[START OF Data lines]

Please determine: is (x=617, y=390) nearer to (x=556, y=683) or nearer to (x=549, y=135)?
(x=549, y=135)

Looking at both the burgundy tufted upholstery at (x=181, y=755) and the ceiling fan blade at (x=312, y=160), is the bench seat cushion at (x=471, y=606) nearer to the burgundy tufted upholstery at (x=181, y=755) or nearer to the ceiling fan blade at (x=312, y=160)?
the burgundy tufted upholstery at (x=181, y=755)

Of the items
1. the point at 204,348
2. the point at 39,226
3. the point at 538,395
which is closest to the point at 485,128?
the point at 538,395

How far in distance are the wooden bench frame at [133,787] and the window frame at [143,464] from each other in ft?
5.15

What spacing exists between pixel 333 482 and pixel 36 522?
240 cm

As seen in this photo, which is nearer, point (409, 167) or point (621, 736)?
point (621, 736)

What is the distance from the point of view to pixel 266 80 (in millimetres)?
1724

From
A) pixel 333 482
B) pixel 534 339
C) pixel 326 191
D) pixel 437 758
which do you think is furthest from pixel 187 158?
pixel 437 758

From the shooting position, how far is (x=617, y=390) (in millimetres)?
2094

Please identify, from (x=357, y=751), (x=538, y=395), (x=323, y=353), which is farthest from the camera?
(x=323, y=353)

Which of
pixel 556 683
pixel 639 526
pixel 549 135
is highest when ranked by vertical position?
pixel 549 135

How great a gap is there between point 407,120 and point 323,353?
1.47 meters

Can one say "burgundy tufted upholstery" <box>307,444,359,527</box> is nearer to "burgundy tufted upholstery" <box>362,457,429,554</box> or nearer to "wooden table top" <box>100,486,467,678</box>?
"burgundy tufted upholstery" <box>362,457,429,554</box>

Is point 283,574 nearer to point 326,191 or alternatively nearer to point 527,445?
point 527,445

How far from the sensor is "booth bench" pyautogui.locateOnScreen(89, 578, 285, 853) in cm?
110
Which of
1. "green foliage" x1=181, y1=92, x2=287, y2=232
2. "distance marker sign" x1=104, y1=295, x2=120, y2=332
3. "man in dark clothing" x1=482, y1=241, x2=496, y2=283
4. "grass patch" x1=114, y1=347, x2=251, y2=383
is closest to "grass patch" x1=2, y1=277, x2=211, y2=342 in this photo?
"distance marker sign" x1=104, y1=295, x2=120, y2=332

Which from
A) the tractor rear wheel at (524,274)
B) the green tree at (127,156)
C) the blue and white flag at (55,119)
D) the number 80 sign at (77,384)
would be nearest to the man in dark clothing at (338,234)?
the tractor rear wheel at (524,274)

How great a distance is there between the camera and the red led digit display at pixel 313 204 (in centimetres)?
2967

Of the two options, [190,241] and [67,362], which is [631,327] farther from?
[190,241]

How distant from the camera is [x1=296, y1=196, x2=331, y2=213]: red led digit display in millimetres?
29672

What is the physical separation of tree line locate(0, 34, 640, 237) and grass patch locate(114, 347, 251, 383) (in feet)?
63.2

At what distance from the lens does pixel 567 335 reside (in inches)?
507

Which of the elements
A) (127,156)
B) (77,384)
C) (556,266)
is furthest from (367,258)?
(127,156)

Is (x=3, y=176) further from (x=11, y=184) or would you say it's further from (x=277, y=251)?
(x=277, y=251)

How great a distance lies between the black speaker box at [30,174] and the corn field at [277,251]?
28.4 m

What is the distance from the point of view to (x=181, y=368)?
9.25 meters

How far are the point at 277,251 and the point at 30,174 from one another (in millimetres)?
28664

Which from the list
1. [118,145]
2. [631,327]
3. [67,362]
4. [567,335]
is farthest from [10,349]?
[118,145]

[END OF Data lines]

◆ Task brief
The records above should be repeated in full, exactly as given.

◆ Task solution
Please determine: is (x=617, y=390) nearer to (x=556, y=683) or nearer to (x=549, y=135)?
(x=549, y=135)

Looking at both the burgundy tufted upholstery at (x=181, y=755) and the ceiling fan blade at (x=312, y=160), is the bench seat cushion at (x=471, y=606) nearer to the burgundy tufted upholstery at (x=181, y=755) or nearer to the ceiling fan blade at (x=312, y=160)?
the burgundy tufted upholstery at (x=181, y=755)

Of the items
1. the point at 204,348
2. the point at 39,226
3. the point at 538,395
which is closest to the point at 485,128?
the point at 538,395

How far in distance are the wooden bench frame at [133,787] and the window frame at [143,464] from each other in ft?
5.15

What spacing exists between pixel 333 482 and pixel 36 522?
240 cm

As seen in this photo, which is nearer, point (409, 167) or point (621, 736)?
point (621, 736)

What is the distance from the point of view to pixel 266 80 (in millimetres)?
1724

From
A) pixel 333 482
B) pixel 534 339
C) pixel 326 191
D) pixel 437 758
which do you think is furthest from pixel 187 158?
pixel 437 758

From the shooting position, how far is (x=617, y=390) (in millimetres)?
2094

Please identify, from (x=357, y=751), (x=538, y=395), (x=323, y=353), which is farthest from the camera?
(x=323, y=353)

Which of
pixel 556 683
pixel 639 526
pixel 549 135
is highest when ranked by vertical position?
pixel 549 135

How great a gap is there between point 407,120 and point 323,353?
1.47 meters

Can one say "burgundy tufted upholstery" <box>307,444,359,527</box> is nearer to "burgundy tufted upholstery" <box>362,457,429,554</box> or nearer to "wooden table top" <box>100,486,467,678</box>?
"burgundy tufted upholstery" <box>362,457,429,554</box>

Is point 283,574 nearer to point 326,191 or alternatively nearer to point 527,445?
point 527,445

How far from the sensor is "booth bench" pyautogui.locateOnScreen(89, 578, 285, 853) in cm?
110
Which of
1. "green foliage" x1=181, y1=92, x2=287, y2=232
2. "distance marker sign" x1=104, y1=295, x2=120, y2=332
3. "man in dark clothing" x1=482, y1=241, x2=496, y2=283
4. "grass patch" x1=114, y1=347, x2=251, y2=383
is closest to "grass patch" x1=2, y1=277, x2=211, y2=342 in this photo?
"distance marker sign" x1=104, y1=295, x2=120, y2=332

Which from
A) the tractor rear wheel at (524,274)
B) the green tree at (127,156)
C) the blue and white flag at (55,119)
D) the number 80 sign at (77,384)
would be nearest to the man in dark clothing at (338,234)?
the tractor rear wheel at (524,274)

How great a distance is there between the camera and the red led digit display at pixel 313 204 (in centimetres)?
2967

Of the two options, [190,241] and [67,362], which is [631,327] farther from?
[190,241]

How distant from the camera is [x1=296, y1=196, x2=331, y2=213]: red led digit display in millimetres?
29672

What is the physical separation of tree line locate(0, 34, 640, 237) and grass patch locate(114, 347, 251, 383) (in feet)?
63.2

At what distance from the lens does pixel 567 335 reside (in inches)?
507

Which of the elements
A) (127,156)
B) (77,384)
C) (556,266)
is furthest from (367,258)?
(127,156)

Is (x=3, y=176) further from (x=11, y=184) or would you say it's further from (x=277, y=251)?
(x=277, y=251)

How great a distance lies between the black speaker box at [30,174] and the corn field at [277,251]?
28.4 m

What is the distance from the point of view to (x=181, y=368)?
9.25 meters

How far are the point at 277,251 and the point at 30,174 from one another (in millimetres)?
28664

Which from the list
1. [118,145]
2. [631,327]
3. [67,362]
4. [567,335]
is farthest from [10,349]?
[118,145]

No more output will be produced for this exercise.